START
BERUF
KONKRET
Theoretisches

Messtheoretische Grundlagen

Bei JobGuide-Pro handelt es sich um ein kriterienorientiertes Testverfahren, bei dem einzelne Testergebnisse nicht über den Vergleich mit Werten einer Referenzpopulation interpretiert werden (normative Testverfahren), sondern anhand eines vorher gesetzten inhaltlichen Kriteriums. JobGuide-Pro setzt die Testergebnisse der Probanden in Relation zu Anforderungskriterien, die von Fachleuten aus den tatsächlichen Erfordernissen einzelner Ausbildungsgänge oder Berufstätigkeiten entwickelt wurden.
Eine Normierung des Tests ist unterblieben, weil Ziel des Verfahrens nicht der Vergleich der individuellen Ausprägung einzelner Schlüsselqualifikationen mit den Ausprägungen einer Referenzpopulation ist, sondern zu klären ist, inwiefern der Proband in seiner individuellen Ausprägung erfolgsrelevanter Schlüsselqualifikationen berufsspezifischen Kriterien entspricht.

Gütekriterien:

Objektivität

"Mit Objektivität ist gemeint, inwieweit das Testergebnis unabhängig ist von jeglichen Einflüssen außerhalb der getesteten Person, also vom Versuchsleiter, der Art der Auswertung, den situationalen Bedingungen, der Zufallsauswahl, von den Testitems usw." ( J. Rost, S. 31)
Unterschieden wird zwischen:
    · Durchführungs-,
    · Auswertungs- und
    · Interpretationsobjektivität.

Bei JobGuide-Pro handelt es sich um ein pc-gestütztes Verfahren, bei dem der Proband unbeeinflusst von anderen Personen mit dem Computer arbeitet. Insofern ist von einer hohen Durchführungsobjektivität auszugehen.

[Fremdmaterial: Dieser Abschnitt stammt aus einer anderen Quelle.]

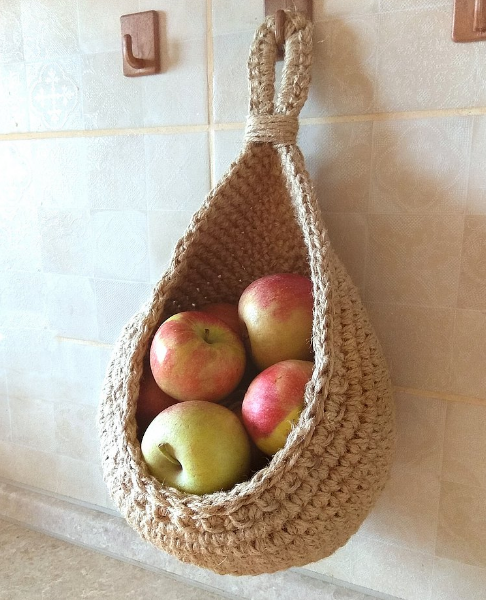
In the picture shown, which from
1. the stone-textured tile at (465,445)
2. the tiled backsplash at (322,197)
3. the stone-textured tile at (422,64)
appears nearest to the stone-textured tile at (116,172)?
the tiled backsplash at (322,197)

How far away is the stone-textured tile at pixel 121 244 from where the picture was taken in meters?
0.50

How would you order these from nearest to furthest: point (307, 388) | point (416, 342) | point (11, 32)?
point (307, 388)
point (416, 342)
point (11, 32)

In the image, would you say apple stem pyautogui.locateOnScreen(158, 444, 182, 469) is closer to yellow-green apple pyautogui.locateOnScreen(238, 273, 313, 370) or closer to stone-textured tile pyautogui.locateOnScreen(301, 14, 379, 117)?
yellow-green apple pyautogui.locateOnScreen(238, 273, 313, 370)

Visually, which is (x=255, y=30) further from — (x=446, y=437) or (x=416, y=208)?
(x=446, y=437)

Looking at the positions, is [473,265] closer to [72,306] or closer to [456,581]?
[456,581]

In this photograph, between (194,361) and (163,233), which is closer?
(194,361)

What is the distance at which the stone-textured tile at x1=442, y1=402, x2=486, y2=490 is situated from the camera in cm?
41

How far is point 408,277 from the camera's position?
1.33ft

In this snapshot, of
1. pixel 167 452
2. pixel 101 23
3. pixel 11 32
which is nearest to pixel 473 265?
pixel 167 452

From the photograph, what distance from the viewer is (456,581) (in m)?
0.44

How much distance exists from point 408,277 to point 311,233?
10cm

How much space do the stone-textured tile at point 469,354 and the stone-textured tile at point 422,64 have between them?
6.1 inches

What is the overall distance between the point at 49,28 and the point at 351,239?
0.35 meters

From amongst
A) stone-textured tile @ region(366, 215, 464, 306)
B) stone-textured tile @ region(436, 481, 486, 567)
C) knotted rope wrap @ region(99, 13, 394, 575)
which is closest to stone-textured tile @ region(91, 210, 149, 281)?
knotted rope wrap @ region(99, 13, 394, 575)
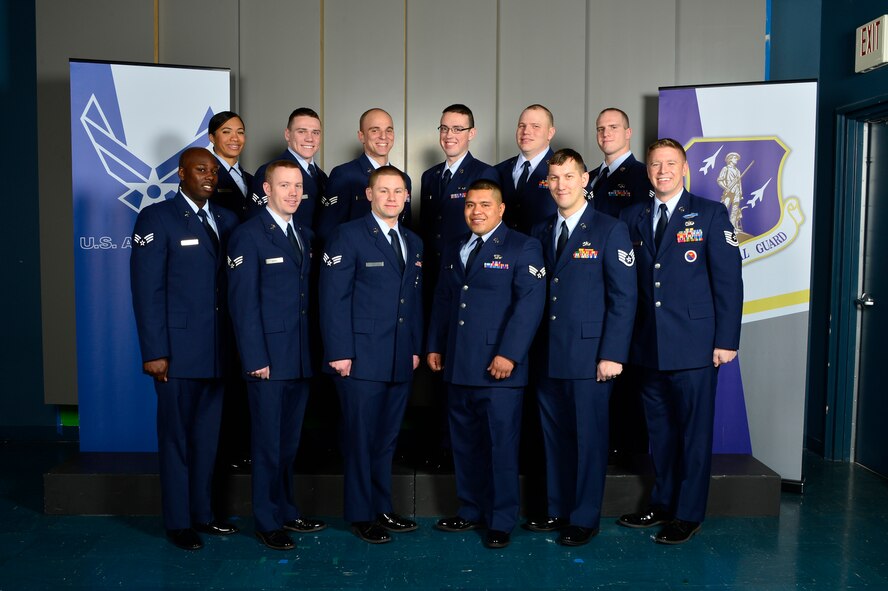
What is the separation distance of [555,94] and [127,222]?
290cm

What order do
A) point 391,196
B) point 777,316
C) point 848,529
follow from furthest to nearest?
point 777,316, point 848,529, point 391,196

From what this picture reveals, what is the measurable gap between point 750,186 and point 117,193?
3.72 meters

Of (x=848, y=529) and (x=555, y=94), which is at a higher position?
(x=555, y=94)

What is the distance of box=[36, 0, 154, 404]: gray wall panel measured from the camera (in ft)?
16.9

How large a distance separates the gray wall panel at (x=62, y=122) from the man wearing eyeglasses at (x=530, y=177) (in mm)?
2702

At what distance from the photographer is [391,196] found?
3.52 meters

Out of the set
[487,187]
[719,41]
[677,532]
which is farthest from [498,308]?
[719,41]

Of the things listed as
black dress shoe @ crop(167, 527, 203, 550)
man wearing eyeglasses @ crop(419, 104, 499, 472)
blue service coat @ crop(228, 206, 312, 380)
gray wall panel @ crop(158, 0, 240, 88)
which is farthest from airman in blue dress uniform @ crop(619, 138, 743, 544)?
gray wall panel @ crop(158, 0, 240, 88)

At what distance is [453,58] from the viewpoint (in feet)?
17.2

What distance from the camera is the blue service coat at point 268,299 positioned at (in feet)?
11.1

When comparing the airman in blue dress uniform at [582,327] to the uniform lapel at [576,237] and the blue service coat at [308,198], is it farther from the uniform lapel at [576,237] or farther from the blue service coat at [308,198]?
the blue service coat at [308,198]

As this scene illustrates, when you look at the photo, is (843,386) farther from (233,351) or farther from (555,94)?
(233,351)

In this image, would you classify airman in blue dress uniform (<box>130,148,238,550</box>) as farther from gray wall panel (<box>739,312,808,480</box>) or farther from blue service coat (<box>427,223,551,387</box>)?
gray wall panel (<box>739,312,808,480</box>)

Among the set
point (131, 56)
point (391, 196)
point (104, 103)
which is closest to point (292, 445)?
point (391, 196)
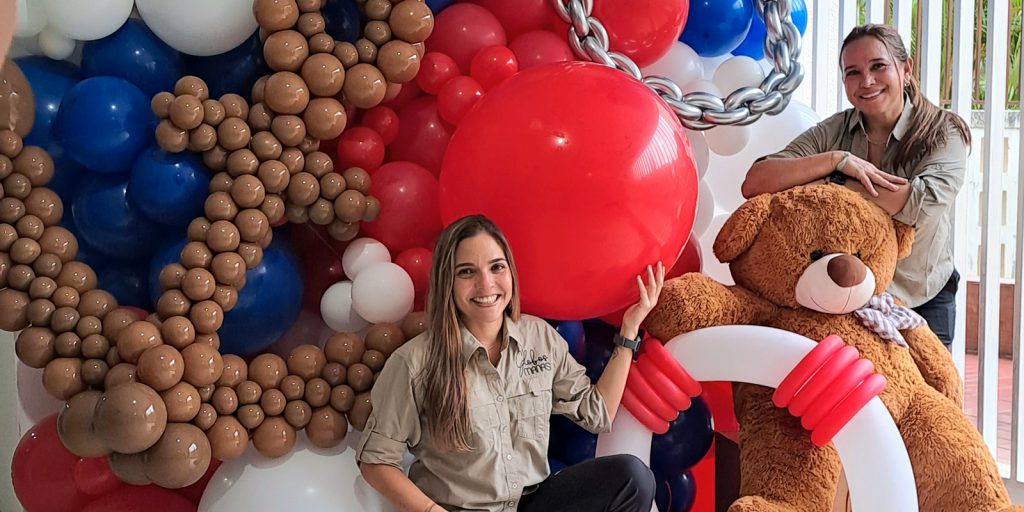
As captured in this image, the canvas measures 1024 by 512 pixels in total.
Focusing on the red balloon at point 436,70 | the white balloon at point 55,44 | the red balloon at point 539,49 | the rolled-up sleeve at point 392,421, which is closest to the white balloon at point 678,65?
the red balloon at point 539,49

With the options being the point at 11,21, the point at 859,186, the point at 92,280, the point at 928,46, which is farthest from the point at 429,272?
the point at 928,46

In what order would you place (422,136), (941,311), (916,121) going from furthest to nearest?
1. (941,311)
2. (916,121)
3. (422,136)

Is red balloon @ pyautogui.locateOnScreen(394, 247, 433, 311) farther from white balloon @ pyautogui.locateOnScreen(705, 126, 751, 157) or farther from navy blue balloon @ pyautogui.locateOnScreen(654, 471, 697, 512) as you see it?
white balloon @ pyautogui.locateOnScreen(705, 126, 751, 157)

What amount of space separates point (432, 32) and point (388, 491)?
98 cm

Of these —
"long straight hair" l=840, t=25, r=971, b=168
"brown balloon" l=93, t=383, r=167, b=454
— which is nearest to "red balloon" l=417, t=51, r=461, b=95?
"brown balloon" l=93, t=383, r=167, b=454

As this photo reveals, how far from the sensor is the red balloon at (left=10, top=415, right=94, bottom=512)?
6.19ft

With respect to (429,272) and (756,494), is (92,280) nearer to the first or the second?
(429,272)

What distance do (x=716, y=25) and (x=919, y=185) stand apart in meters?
0.64

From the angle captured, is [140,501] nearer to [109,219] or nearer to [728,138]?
[109,219]

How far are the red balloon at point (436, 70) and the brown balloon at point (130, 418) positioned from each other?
837mm

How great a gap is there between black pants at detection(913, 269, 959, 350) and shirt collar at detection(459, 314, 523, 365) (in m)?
1.05

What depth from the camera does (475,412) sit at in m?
1.74

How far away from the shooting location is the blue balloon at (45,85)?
6.04 feet

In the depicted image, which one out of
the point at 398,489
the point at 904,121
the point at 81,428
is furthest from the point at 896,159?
the point at 81,428
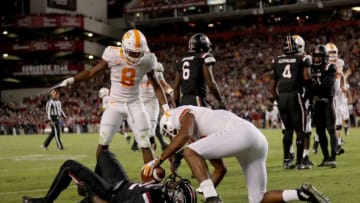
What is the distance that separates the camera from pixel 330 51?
11.9 m

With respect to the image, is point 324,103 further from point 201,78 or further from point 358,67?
point 358,67

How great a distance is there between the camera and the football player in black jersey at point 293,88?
30.7 feet

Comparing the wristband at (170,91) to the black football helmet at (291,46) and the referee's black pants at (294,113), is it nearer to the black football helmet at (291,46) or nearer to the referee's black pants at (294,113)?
the referee's black pants at (294,113)

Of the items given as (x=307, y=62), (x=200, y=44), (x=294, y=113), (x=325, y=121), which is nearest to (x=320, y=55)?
(x=307, y=62)

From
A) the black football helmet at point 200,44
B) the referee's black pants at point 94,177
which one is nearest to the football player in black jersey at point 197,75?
the black football helmet at point 200,44

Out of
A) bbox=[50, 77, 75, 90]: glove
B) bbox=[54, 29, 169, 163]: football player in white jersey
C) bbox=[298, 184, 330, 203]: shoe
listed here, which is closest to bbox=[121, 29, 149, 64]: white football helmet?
bbox=[54, 29, 169, 163]: football player in white jersey

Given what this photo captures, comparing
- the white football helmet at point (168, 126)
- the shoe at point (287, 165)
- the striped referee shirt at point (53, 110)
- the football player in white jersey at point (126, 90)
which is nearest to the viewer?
the white football helmet at point (168, 126)

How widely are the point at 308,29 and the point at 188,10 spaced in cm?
1007

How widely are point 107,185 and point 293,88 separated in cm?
485

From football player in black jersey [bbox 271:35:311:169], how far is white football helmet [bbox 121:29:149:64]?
2574mm

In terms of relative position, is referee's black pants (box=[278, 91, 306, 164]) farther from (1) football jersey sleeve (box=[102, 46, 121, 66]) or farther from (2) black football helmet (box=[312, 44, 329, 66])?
(1) football jersey sleeve (box=[102, 46, 121, 66])

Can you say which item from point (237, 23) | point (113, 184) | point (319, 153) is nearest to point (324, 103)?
point (319, 153)

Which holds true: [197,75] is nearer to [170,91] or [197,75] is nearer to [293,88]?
[170,91]

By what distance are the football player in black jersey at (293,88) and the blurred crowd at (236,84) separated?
2256 cm
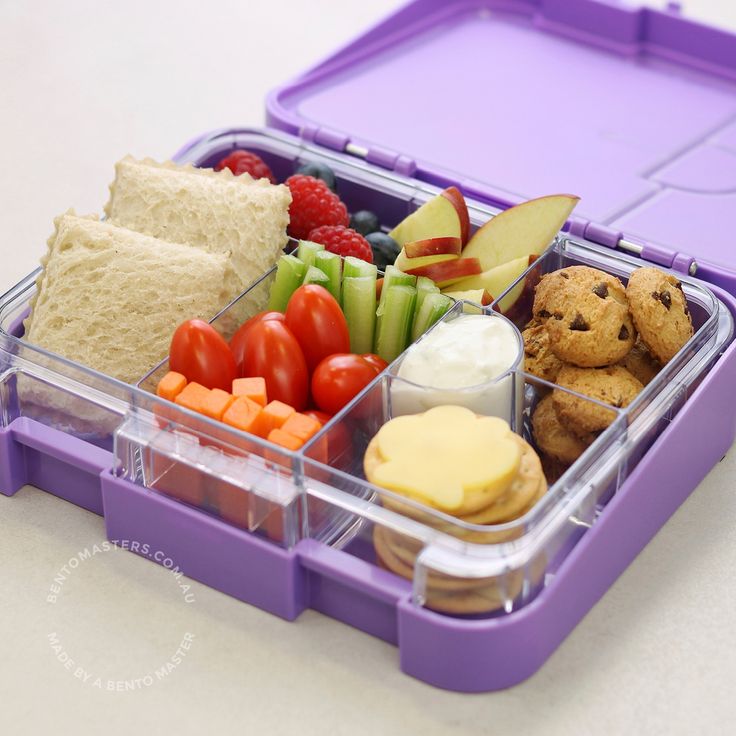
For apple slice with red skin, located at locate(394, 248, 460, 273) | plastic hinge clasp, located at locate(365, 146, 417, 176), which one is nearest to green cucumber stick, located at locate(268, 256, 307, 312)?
apple slice with red skin, located at locate(394, 248, 460, 273)

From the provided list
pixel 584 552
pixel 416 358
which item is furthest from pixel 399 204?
pixel 584 552

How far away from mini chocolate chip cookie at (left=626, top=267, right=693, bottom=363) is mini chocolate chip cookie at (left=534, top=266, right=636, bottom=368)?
0.7 inches

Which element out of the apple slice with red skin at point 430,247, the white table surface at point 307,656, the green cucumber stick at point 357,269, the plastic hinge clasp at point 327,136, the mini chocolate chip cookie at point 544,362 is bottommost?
the white table surface at point 307,656

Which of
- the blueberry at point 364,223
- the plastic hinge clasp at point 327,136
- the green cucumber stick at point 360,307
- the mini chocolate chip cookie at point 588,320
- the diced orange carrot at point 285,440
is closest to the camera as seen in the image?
the diced orange carrot at point 285,440

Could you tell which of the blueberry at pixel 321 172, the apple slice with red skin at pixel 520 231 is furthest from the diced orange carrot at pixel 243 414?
the blueberry at pixel 321 172

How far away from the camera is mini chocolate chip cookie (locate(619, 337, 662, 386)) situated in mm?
1797

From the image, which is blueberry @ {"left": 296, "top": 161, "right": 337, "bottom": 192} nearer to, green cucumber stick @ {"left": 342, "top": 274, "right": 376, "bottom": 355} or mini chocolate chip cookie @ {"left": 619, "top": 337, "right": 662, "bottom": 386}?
green cucumber stick @ {"left": 342, "top": 274, "right": 376, "bottom": 355}

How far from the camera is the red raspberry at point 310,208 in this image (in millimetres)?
1989

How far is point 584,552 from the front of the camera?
1533mm

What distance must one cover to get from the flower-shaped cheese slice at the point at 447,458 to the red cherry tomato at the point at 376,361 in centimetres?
16

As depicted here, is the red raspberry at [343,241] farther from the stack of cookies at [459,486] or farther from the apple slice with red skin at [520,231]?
the stack of cookies at [459,486]

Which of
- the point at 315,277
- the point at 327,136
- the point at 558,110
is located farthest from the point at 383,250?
the point at 558,110

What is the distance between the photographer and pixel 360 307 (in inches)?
71.9

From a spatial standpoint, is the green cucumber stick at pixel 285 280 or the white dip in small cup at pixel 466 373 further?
the green cucumber stick at pixel 285 280
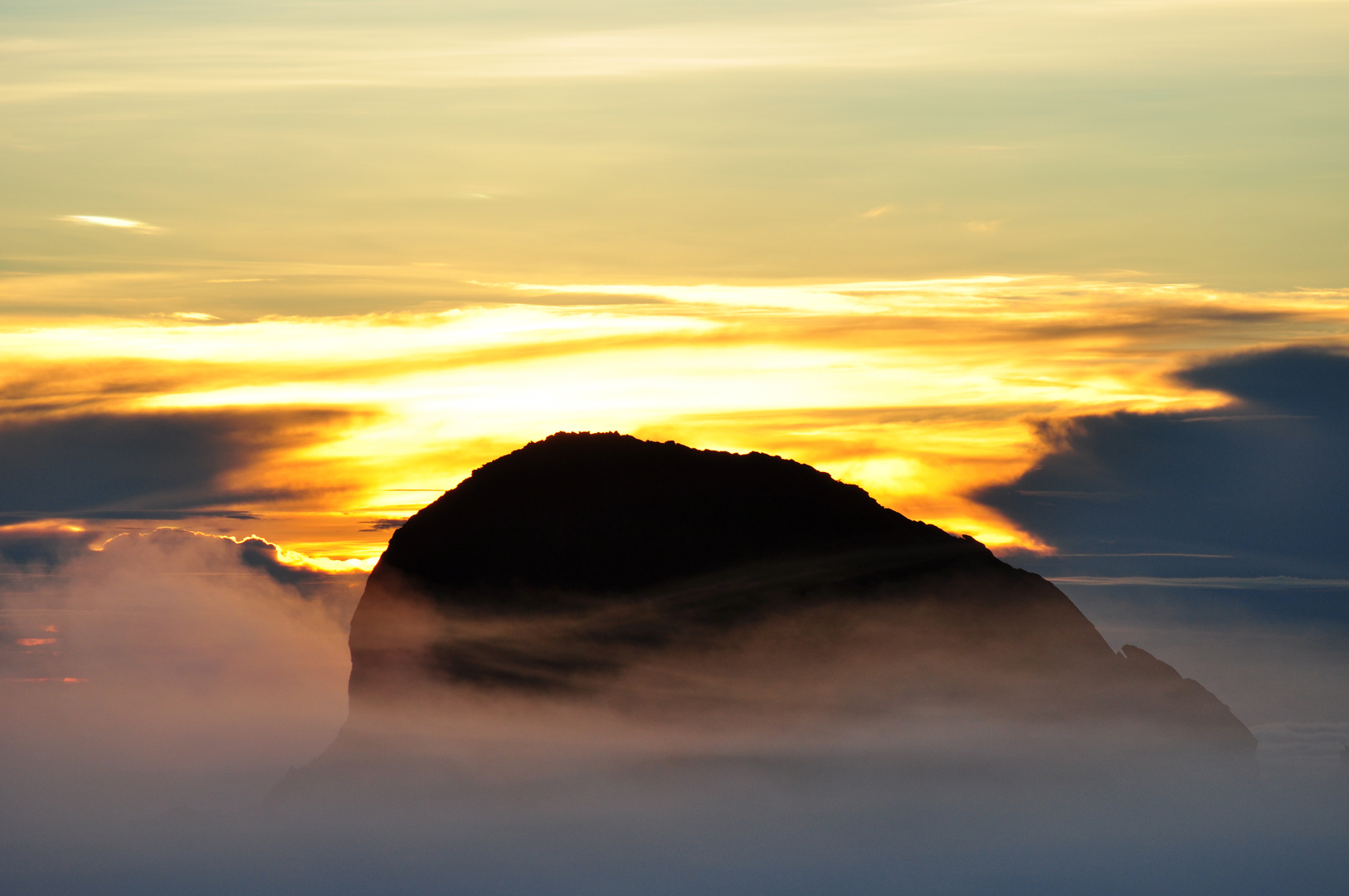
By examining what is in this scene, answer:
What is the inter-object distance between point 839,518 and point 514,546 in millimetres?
19390

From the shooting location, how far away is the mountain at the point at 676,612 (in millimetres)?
69000

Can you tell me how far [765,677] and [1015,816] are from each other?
164ft

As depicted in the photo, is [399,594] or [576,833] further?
[576,833]

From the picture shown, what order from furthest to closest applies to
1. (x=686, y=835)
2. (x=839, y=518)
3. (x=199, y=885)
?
(x=199, y=885), (x=686, y=835), (x=839, y=518)

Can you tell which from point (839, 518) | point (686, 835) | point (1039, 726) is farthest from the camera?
point (686, 835)

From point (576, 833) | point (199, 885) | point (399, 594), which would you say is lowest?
point (199, 885)

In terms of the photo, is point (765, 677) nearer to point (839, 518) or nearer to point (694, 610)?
point (694, 610)

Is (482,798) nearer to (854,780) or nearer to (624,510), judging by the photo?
(854,780)

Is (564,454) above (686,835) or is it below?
above

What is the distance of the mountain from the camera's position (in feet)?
226

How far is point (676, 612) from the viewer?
228 feet

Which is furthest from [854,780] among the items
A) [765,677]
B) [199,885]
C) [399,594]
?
[199,885]

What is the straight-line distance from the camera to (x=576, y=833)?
116 metres

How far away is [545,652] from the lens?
68.7m
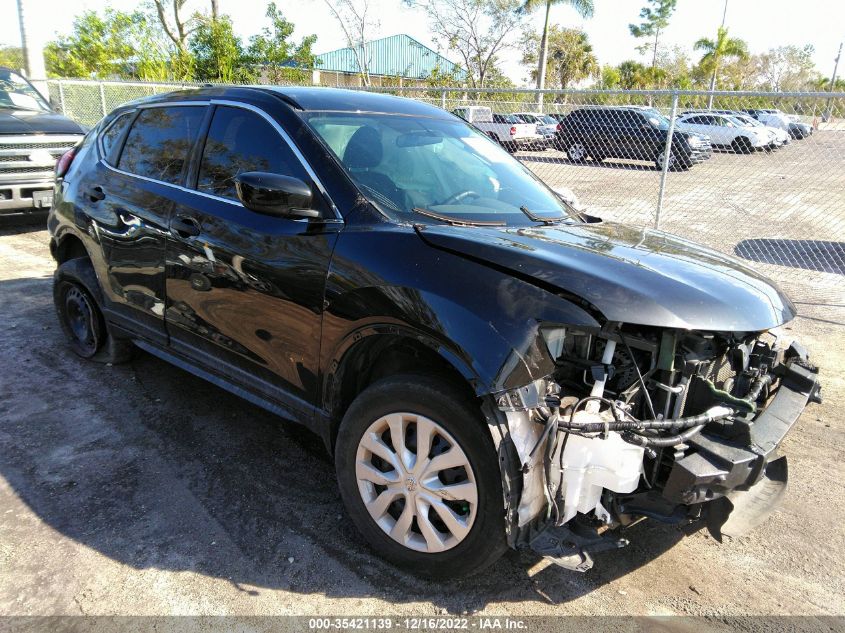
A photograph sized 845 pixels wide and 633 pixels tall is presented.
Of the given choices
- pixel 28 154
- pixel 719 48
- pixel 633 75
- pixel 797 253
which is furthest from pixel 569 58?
pixel 28 154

Der Computer berechnet die Ergebnisse des Testverfahrens, wodurch eine hohe Auswertungsobjektivität gewährleistet ist.

Die Konzeption des Verfahrens verhindert eine Beeinflussung der Auswertung durch externe Faktoren.


Reliabilität

"Mit Reliabilität (Zuverlässigkeit) ist das Ausmaß gemeint, wie genau der Test das misst, was er misst (egal, was er misst). Es ist hier lediglich die Messgenauigkeit, die numerische Präzision der Messung angesprochen, unabhängig davon, was der Test überhaupt misst." (Rost, J., S. 31)
Die Messgenauigkeit eines Test ist somit u.a. abhängig von den situativen Bedingungen der Messung und der Merkmalskonstanz und der inneren Konsistenz, der Leistungsfähigkeit des Test als Messinstrument ( instrumentelle Reliabilität). (Lienert, S. 201).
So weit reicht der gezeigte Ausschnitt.